Mind you, a conversation piece robot has its own raison d'etre. I once made a small robot out of a L'eggs pantyhose egg. Great conversation starter, mediocre robot.
There was mostly empty space inside Heathkit's HERO 1 and Jr robots. They were great for their day, although crude by today's standards. Even a blue Scribbler 1 is a lot more robot than the HEROs delivered (except HERO 2000). But height commands attention. Just gutting a Scribbler 1, 2 or 3 and installing those parts in a foot-tall plastic trashcan (like the one below) would be a neat project IMO.
Hmmm. Somebody should ask Mr. Roboto about how to do that!
That's a great point. Clamps + nuts & bolts through holes in the board will work great! And that at least is hardware I'm familiar with.
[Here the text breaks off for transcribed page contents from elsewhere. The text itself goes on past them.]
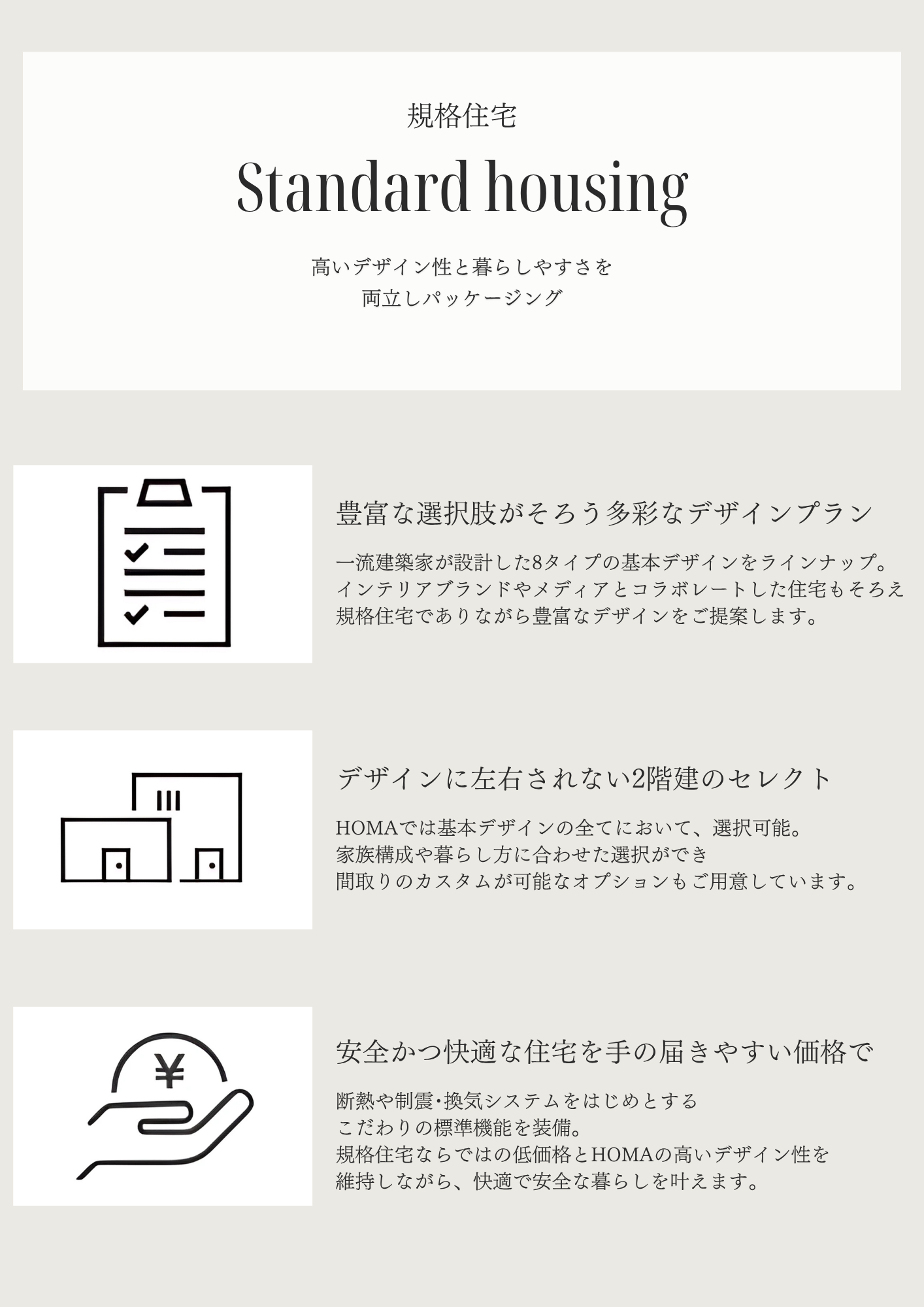 規格住宅

Standard housing

高いデザイン性と暮らしやすさを
両立しパッケージング

豊富な選択肢がそろう多彩なデザインプラン

一流建築家が設計した8タイプの基本デザインをラインナップ。
インテリアブランドやメディアとコラボレートした住宅もそろえ
規格住宅でありながら豊富なデザインをご提案します。

デザインに左右されない2階建のセレクト

HOMAでは基本デザインの全てにおいて、選択可能。
家族構成や暮らし方に合わせた選択ができ
間取りのカスタムが可能なオプションもご用意しています。

¥

安全かつ快適な住宅を手の届きやすい価格で

断熱や制震・換気システムをはじめとする
こだわりの標準機能を装備。
規格住宅ならではの低価格とHOMAの高いデザイン性を
維持しながら、快適で安全な暮らしを叶えます。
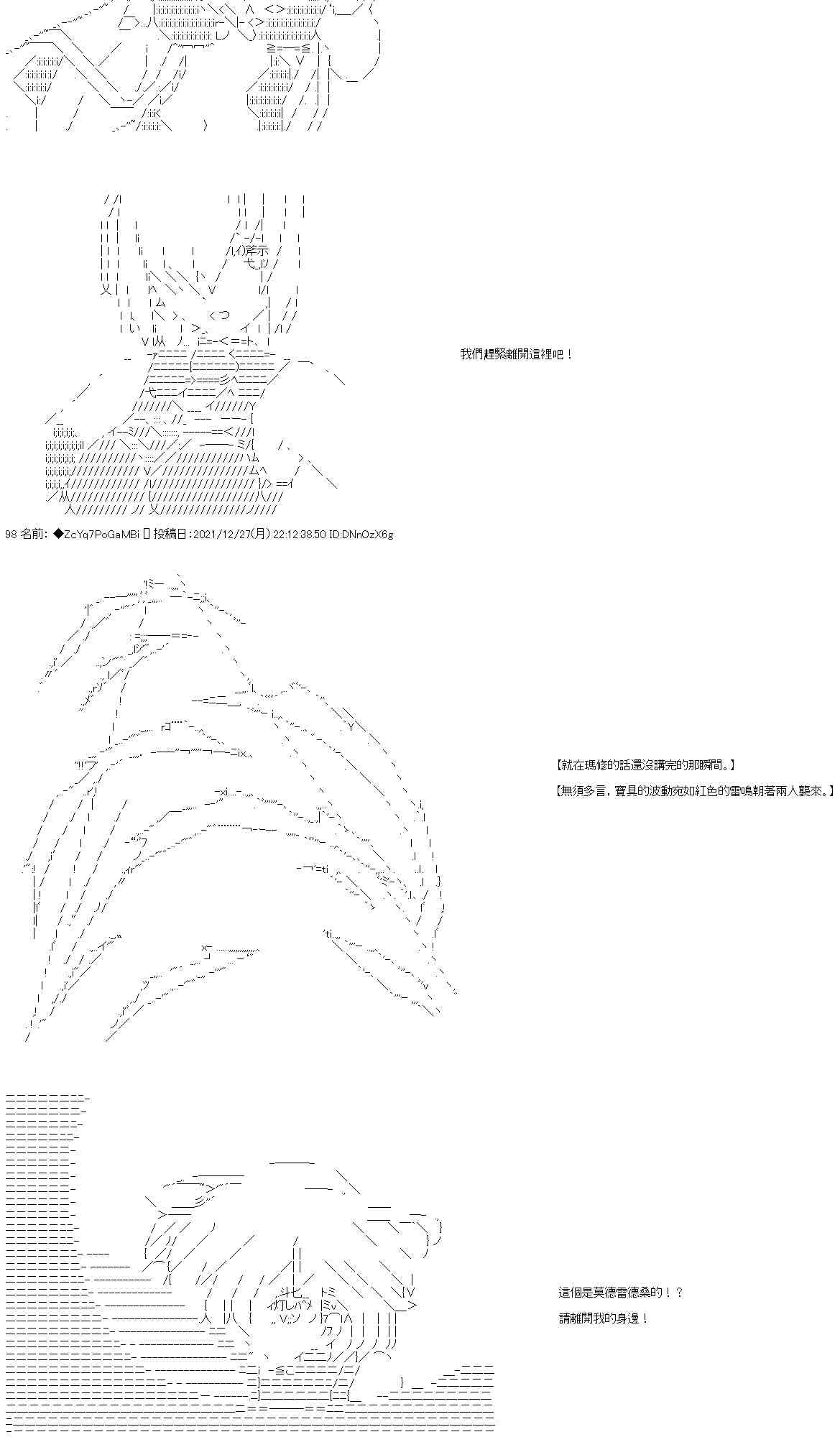 我們趕緊離開這裡吧！

98 名前：◆ZcYq7PoGaMBi 投稿日：2021/12/27(月) 22:12:38.50 ID:DNnOzX6g

【就在瑪修的話還沒講完的那瞬間。】

【無須多言，寶具的波動宛如紅色的雷鳴朝著兩人襲來。】

這個是莫德雷德桑的！？

請離開我的身邊！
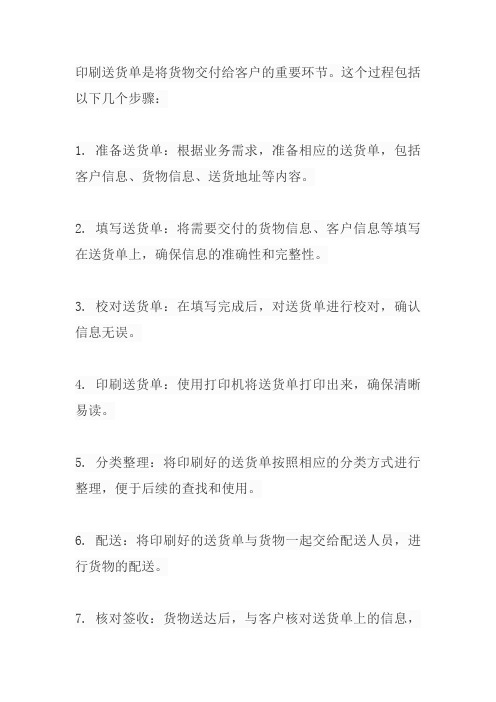 印刷送货单是将货物交付给客户的重要环节。这个过程包括以下几个步骤：

1. 准备送货单：根据业务需求，准备相应的送货单，包括客户信息、货物信息、送货地址等内容。

2. 填写送货单：将需要交付的货物信息、客户信息等填写在送货单上，确保信息的准确性和完整性。

3. 校对送货单：在填写完成后，对送货单进行校对，确认信息无误。

4. 印刷送货单：使用打印机将送货单打印出来，确保清晰易读。

5. 分类整理：将印刷好的送货单按照相应的分类方式进行整理，便于后续的查找和使用。

6. 配送：将印刷好的送货单与货物一起交给配送人员，进行货物的配送。

7. 核对签收：货物送达后，与客户核对送货单上的信息，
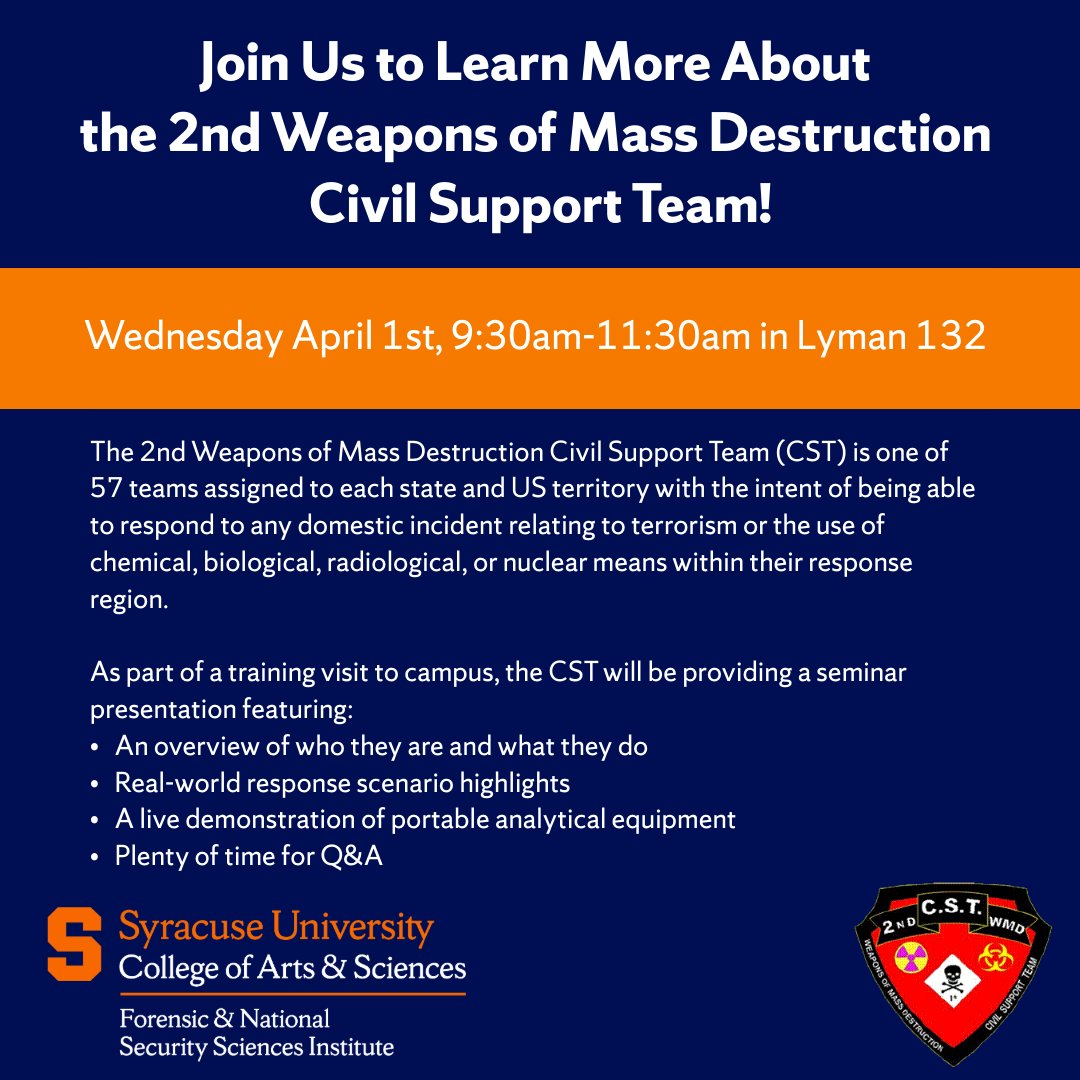 Join Us to Learn More About the 2nd Weapons of Mass Destruction Civil Support Team!

Wednesday April 1st, 9:30am-11:30am in Lyman 132

The 2nd Weapons of Mass Destruction Civil Support Team (CST) is one of 57 teams assigned to each state and US territory with the intent of being able to respond to any domestic incident relating to terrorism or the use of chemical, biological, radiological, or nuclear means within their response region.

As part of a training visit to campus, the CST will be providing a seminar presentation featuring:
• An overview of who they are and what they do
• Real-world response scenario highlights
• A live demonstration of portable analytical equipment
• Plenty of time for Q&A

S Syracuse University
College of Arts & Sciences

Forensic & National Security Sciences Institute

2ND C.S.T. WMD
WEAPONS OF MASS DESTRUCTION CIVIL SUPPORT TEAM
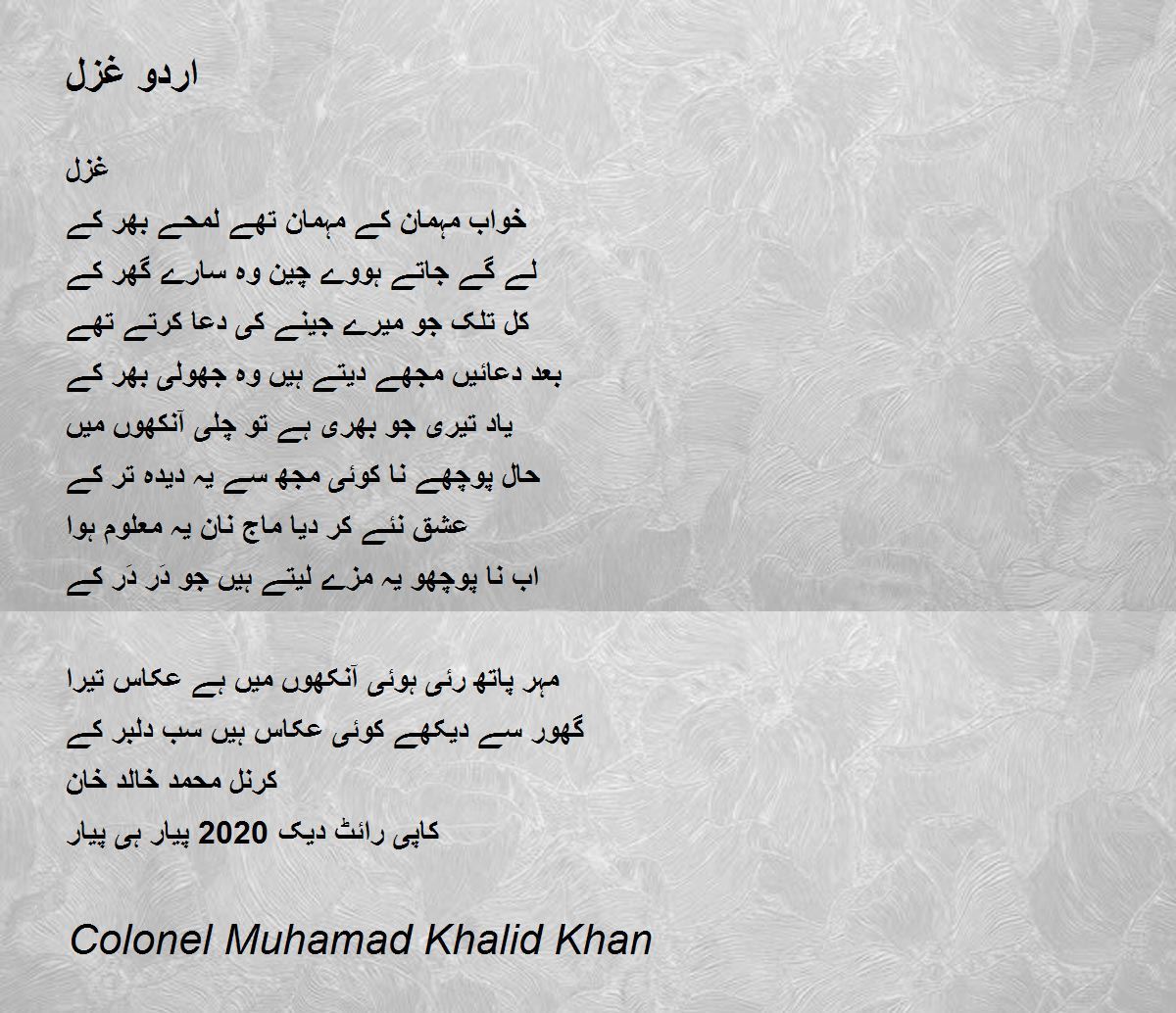 اردو غزل

غزل
خواب مہمان کے مہمان تھے لمحے بھر کے
لے گے جاتے ہووے چین وہ سارے گھر کے
کل تلک جو میرے جینے کی دعا کرتے تھے
بعد دعائیں مجھے دیتے ہیں وہ جھولی بھر کے
یاد تیری جو بھری ہے تو چلی آنکھوں میں
حال پوچھے نا کوئی مجھ سے یہ دیدہ تر کے
عشق نئے کر دیا ماج نان یہ معلوم ہوا
اب نا پوچھو یہ مزے لیتے ہیں جو دَر دَر کے

مہر پاتھ رئی ہوئی آنکھوں میں ہے عکاس تیرا
گھور سے دیکھے کوئی عکاس ہیں سب دلبر کے
کرنل محمد خالد خان
کاپی رائٹ دیک 2020 پیار ہی پیار

Colonel Muhamad Khalid Khan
And two clamps per motor with a bit of wadded up paper under the gear train to keep it level with the board should work really nicely. I'm liking this...
Okay... now to figure out power. I can drive in small circles while tethered to a wall wart for a while. When I'm ready for battery power I should probably just suck it up and get a quality lithium pack + charger like the ones Parallax sell for the Elev-8.